The air felt invigorated. She smiled. She thought of storms as, even more than hardships, common enemies that brought people together.
And that that enemy was, though very animated, inanimate, was the best part of it. She had met Daniel in a storm – both taking cover under the eaves of the general store-and-bait shop in South Beach. He’d offered her a towel that sat draped over his shoulder. She’d thanked him as she’d dried her face.
She loved storms even more than sunsets. She knew she wasn’t the only one. The couple in the neighboring house would always come out on their deck as the clouds massed. Nowadays, they brought out their baby, too. They were both blonde. She looked like a model for J. Crew or Abercrombie or whichever brand was currently most successfully advertising itself as white and wealthy. He looked like…he’d met her at that company at a new models’ introductory lunch.
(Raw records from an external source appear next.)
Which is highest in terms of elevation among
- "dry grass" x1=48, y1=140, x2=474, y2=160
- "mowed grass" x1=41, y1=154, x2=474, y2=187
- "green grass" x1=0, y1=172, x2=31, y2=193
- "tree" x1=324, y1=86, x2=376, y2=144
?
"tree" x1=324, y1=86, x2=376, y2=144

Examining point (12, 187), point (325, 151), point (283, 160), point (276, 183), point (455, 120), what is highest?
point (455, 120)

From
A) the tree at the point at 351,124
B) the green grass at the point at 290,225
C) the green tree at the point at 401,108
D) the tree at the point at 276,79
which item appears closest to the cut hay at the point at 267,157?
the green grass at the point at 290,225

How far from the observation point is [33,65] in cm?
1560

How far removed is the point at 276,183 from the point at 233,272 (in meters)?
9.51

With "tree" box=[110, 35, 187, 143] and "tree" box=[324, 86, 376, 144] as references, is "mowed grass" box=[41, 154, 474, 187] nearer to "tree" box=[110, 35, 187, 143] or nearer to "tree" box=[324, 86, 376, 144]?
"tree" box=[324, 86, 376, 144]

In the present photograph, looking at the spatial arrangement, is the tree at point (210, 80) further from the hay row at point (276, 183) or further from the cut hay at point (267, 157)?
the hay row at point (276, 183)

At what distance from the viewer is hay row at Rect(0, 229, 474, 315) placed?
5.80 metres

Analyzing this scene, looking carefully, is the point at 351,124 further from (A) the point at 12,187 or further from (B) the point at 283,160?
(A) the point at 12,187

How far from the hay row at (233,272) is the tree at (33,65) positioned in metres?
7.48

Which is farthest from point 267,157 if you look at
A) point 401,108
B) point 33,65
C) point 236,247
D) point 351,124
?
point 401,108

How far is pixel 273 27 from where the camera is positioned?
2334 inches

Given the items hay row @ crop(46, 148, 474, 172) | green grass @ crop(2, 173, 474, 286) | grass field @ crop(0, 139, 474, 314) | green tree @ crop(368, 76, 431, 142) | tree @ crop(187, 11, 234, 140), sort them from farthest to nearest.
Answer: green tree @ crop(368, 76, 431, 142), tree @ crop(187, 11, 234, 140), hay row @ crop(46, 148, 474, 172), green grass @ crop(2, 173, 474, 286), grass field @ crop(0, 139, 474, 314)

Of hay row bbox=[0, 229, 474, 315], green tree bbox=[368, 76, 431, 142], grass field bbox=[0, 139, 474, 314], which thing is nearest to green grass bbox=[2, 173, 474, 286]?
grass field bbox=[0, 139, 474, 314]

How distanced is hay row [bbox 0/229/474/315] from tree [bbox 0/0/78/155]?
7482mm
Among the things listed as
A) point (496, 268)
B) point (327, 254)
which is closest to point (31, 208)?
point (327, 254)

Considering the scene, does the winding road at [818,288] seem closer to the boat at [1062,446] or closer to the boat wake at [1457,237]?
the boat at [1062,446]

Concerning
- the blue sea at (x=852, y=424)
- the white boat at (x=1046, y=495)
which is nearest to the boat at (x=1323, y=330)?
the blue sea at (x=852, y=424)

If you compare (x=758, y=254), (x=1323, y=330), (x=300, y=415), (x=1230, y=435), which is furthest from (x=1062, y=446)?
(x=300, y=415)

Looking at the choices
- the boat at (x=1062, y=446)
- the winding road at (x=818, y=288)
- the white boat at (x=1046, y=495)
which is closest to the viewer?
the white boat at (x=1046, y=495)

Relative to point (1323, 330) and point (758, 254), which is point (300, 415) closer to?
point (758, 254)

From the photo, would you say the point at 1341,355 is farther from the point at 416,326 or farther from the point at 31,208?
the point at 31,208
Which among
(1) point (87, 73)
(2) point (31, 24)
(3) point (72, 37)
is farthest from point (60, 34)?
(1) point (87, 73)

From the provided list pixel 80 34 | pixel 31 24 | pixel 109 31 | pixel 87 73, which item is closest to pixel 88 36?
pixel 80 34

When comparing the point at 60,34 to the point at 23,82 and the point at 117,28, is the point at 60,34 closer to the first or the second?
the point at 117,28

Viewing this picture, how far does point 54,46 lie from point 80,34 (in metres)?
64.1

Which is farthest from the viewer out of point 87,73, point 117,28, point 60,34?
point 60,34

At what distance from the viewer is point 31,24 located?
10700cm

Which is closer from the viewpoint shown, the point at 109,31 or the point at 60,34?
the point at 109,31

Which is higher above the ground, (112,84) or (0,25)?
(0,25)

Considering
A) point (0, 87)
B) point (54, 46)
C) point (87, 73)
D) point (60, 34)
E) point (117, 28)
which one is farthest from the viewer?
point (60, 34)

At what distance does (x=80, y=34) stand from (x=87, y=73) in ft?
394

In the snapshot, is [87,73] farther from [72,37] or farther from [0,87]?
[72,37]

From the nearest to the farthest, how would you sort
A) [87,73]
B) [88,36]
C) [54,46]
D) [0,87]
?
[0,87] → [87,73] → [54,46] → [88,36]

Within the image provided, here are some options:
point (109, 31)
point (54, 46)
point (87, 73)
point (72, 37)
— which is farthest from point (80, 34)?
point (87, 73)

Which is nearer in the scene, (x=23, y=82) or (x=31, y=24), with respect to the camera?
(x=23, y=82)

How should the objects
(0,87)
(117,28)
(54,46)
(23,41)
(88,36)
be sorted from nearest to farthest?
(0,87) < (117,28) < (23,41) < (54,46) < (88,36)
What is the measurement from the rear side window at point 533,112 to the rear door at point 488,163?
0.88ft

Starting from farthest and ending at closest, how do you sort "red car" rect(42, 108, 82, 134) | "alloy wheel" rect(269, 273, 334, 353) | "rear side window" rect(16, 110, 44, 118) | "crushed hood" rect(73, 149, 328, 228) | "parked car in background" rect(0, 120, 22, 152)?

She wondered what that life was like. She knew, of course, that it couldn’t be all plush carpet beneath freshly scrubbed white feet and lazily draped, tanned-and-toned white appendages, the fine golden hairs catching the sunlight just so – catching it and batting it around amongst themselves until finally tiring of it and letting it move on.
She knew it, if for no other reason than she’d seen them arguing – seen it through their large bay windows. Seen it as she’d lain on her couch in an unlit house, at that time of evening when the sky was still light but the shadows were dark. At a time she’d felt a shadow amongst shadows.
She’d just stared at the couple, their pain barely registering, if at all – she preferred to believe the former. What she saw – or, felt – was a merciful distraction from her thoughts. An animated, soundless scene in front of her that left her only enough mental energy to feel her cool, wet, heavy eyelashes as the vestiges of her catching sobs slowly died away.
The fights with Daniel had been epic – long, drawn-out battles that had had highs and lows, mini arcs, false resolutions, subtle thrusts and elegant parries. Exhausting campaigns – battles of attrition that depleted their reserves and were often more tests of endurance than reasoned debates or even trials of passion.
Days would feel like weeks. Every trip out of her room would become a stealth mission, every half-hour out of the house that her cell didn’t ring an emotional assurance that it never would.
Then the resolution, which was a celebration of relief. A shared purging of emotional toxins through the physical.
It was like an addiction, she thought. It’s not going to run its course. I’m not going to grow out of it. I need to quit cold turkey.
Before she could control it, a thought came to her of the Thanksgiving they’d spent in that same house, rather than at his mom’s or her parents’ – it had felt so young and careless and self-indulgent and free. They’d eaten turkey nuggets – wait, was there such a thing? Maybe it was chicken nuggets they’d simply called turkey nuggets.
The memory was blurry. Stronger was the one of her dousing the table cloth in red wine when he’d left the room after knocking down one of the candle sticks.
The other, he’d thrown across the room. The wax stain on the wall was now more a part of the house than the sad memento it had begun as.
Just like the chair-shaped dent in the wall.
And the glass-shard-fashioned scar on her forearm, now as much a part of her arm as the freckle it sat above.
Time heals all wounds, she thought.
But you’ve been abusing time. And, just like anything else, if you abuse it, it’ll run out on you. Or turn around and hurt you.
Time was no longer her friend. It felt as if it’d gone from being on her side to working against her almost overnight. What had been the demarcation? That third wrinkle below her left eye? The ache in her right knee? The last time she’d said, “I love you”?
No. I’m too old for any more storms.
She stood up and walked toward the beach. At the edge, she stopped and took in the scene. Tried to impress forever on her memory the sight of the dark clouds in the still-bright sky. The fresh, salty smell of the air, and the electrified feel of the wind. She reached down and grabbed a handful of sand and let it run through her fingers.
Like a human hourglass, she thought.
When it had run out, she placed the envelope on the railing, finally addressing it.
Inside were three pages, cut down over the three days from ten. But even one would be unnecessary. He’d know as soon as he saw the envelope.
She stuck it securely in the metalwork of the screen door.
She didn’t even go inside. She’d already locked everything.
She took one last look at the ocean, then turned and exited the porch from the landside.
But she didn’t feel regret. In fact, as she went, those familiar slabs of the boardwalk under her feet for the last time, she began to feel something she hadn’t in a long time – anticipation.